━━━━━ TRECHO

A aplicação de negócios jurídicos processuais atípicos pode, e de fato traz, maiores benefícios para os contratos empresariais independente de qual lado a parte estiver.
Consoante a redação do art. 200, do NCPC/2015, “os atos das partes consistentes em declarações unilaterais ou bilaterais de vontade produzem imediatamente a constituição, modificação ou extinção de direitos processuais” (BRASIL, 2015)[28]. Portanto, o princípio da atipicidade, fala a respeito da possibilidade de qualquer tipo de negócio entre as partes ou entre estas e o juiz.
O princípio da atipicidade, segundo DIDIER JR. (2015)[29] o art. 190 do NCPC/2015 é uma cláusula geral, dentro da qual existe a possibilidade de se extrair o subprincípio da atipicidade em relação a negociação processual. E se fala subprincípio, porque ele serve para a concretização do princípio, em relação ao princípio do regramento da vontade do processo.
Neste sentido, sendo uma cláusula geral, uma aparente dificuldade de determinar como aplicar o negócio jurídico processual atípico surge. Para elucidar o novo instrumento, DIDIER (2015, p. 381)[30] lista alguns exemplos de negócios processuais atípicos permitidos pelo Art. 190:
a) acordo de impenhorabilidade;
b) acordo de instância única;
c) acordo de ampliação ou redução dos prazos;
d) acordo para superação preclusão;
e) acordo de substituição de bem penhorado;
f) acordo de rateio de despesas processuais;
g) dispensa consensual de assistente técnico;
h) acordo para retirar o efeito suspensivo da apelação;
i) acordo para não promover execução provisória;
j) acordo para dispensa de caução em execução provisória;
k) acordo para limitar número de testemunhas;
l) acordo para autorizar intervenção de terceiro fora das hipóteses legais;
m) acordo para decisão por equidade ou baseada em direito estrangeiro ou consuetudinário;
n) acordo para tornar uma prova ilícita, entre outros.

━━━━━━━━━━
━━━━━ REGISTROS DE DADOS

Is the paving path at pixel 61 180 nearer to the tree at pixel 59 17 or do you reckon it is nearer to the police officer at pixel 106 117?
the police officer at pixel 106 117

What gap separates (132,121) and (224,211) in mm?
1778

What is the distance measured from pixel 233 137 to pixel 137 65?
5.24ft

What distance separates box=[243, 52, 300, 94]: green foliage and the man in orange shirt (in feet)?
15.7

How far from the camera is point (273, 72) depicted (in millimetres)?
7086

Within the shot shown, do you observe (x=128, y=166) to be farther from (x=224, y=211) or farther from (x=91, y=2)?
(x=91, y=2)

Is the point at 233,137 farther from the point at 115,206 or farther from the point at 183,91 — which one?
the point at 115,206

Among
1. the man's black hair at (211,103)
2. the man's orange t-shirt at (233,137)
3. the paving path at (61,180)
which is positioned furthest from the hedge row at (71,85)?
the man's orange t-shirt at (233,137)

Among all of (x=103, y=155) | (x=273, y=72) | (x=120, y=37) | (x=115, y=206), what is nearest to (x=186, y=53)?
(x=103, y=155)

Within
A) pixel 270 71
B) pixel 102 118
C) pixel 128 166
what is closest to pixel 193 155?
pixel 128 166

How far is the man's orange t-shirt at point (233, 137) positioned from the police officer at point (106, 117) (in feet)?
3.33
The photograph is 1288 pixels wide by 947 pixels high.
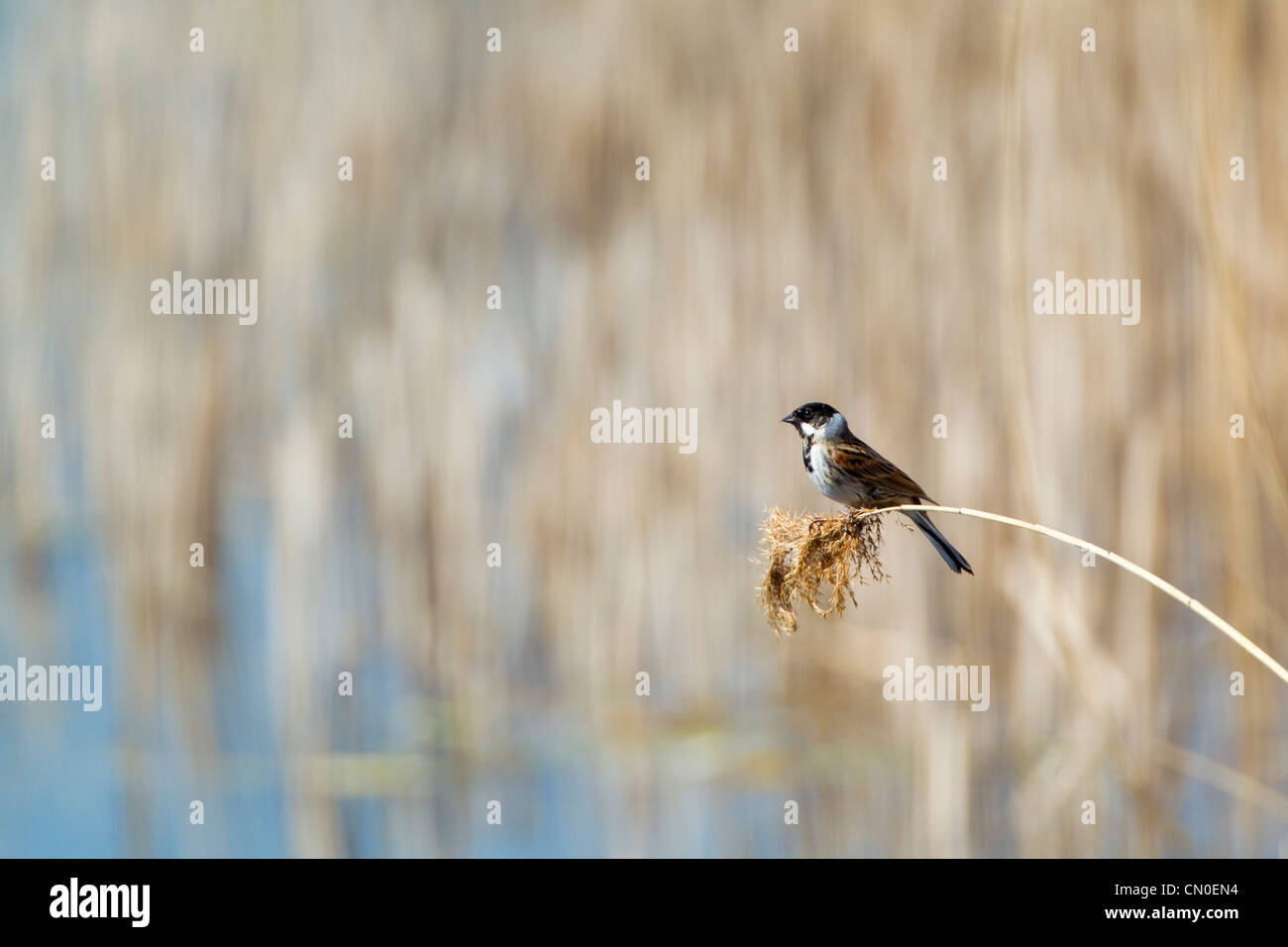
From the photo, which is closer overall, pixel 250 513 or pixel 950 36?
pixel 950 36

━━━━━━━━━━
━━━━━ REGISTROS DE DADOS

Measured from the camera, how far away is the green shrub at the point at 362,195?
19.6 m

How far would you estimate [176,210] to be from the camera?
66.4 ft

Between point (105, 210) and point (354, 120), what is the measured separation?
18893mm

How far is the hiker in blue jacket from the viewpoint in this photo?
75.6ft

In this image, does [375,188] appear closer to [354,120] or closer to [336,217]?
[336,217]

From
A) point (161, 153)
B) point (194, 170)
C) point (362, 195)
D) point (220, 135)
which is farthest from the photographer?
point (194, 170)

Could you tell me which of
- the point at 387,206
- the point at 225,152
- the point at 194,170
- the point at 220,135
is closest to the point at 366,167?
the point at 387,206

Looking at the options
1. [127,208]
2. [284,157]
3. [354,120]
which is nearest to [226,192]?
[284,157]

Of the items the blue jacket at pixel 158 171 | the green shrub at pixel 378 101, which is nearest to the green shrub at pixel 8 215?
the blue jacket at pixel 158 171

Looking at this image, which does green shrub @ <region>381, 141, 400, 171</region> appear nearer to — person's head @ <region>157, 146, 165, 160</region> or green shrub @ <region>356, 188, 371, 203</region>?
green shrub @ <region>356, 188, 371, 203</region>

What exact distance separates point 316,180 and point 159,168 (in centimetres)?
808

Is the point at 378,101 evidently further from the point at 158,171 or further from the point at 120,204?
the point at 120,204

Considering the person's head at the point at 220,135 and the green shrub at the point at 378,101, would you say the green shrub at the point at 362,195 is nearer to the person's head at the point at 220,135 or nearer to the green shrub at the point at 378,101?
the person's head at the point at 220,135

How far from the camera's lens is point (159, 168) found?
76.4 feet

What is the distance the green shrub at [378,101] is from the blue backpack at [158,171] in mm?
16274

━━━━━━━━━━

### TAREFA A CUMPRIR
Por favor, transcreva na íntegra e sem nenhuma alteração o trecho acima sobre negócios jurídicos processuais atípicos.

### RESPOSTA
A aplicação de negócios jurídicos processuais atípicos pode, e de fato traz, maiores benefícios para os contratos empresariais independente de qual lado a parte estiver.
Consoante a redação do art. 200, do NCPC/2015, “os atos das partes consistentes em declarações unilaterais ou bilaterais de vontade produzem imediatamente a constituição, modificação ou extinção de direitos processuais” (BRASIL, 2015)[28]. Portanto, o princípio da atipicidade, fala a respeito da possibilidade de qualquer tipo de negócio entre as partes ou entre estas e o juiz.
O princípio da atipicidade, segundo DIDIER JR. (2015)[29] o art. 190 do NCPC/2015 é uma cláusula geral, dentro da qual existe a possibilidade de se extrair o subprincípio da atipicidade em relação a negociação processual. E se fala subprincípio, porque ele serve para a concretização do princípio, em relação ao princípio do regramento da vontade do processo.
Neste sentido, sendo uma cláusula geral, uma aparente dificuldade de determinar como aplicar o negócio jurídico processual atípico surge. Para elucidar o novo instrumento, DIDIER (2015, p. 381)[30] lista alguns exemplos de negócios processuais atípicos permitidos pelo Art. 190:
a) acordo de impenhorabilidade;
b) acordo de instância única;
c) acordo de ampliação ou redução dos prazos;
d) acordo para superação preclusão;
e) acordo de substituição de bem penhorado;
f) acordo de rateio de despesas processuais;
g) dispensa consensual de assistente técnico;
h) acordo para retirar o efeito suspensivo da apelação;
i) acordo para não promover execução provisória;
j) acordo para dispensa de caução em execução provisória;
k) acordo para limitar número de testemunhas;
l) acordo para autorizar intervenção de terceiro fora das hipóteses legais;
m) acordo para decisão por equidade ou baseada em direito estrangeiro ou consuetudinário;
n) acordo para tornar uma prova ilícita, entre outros.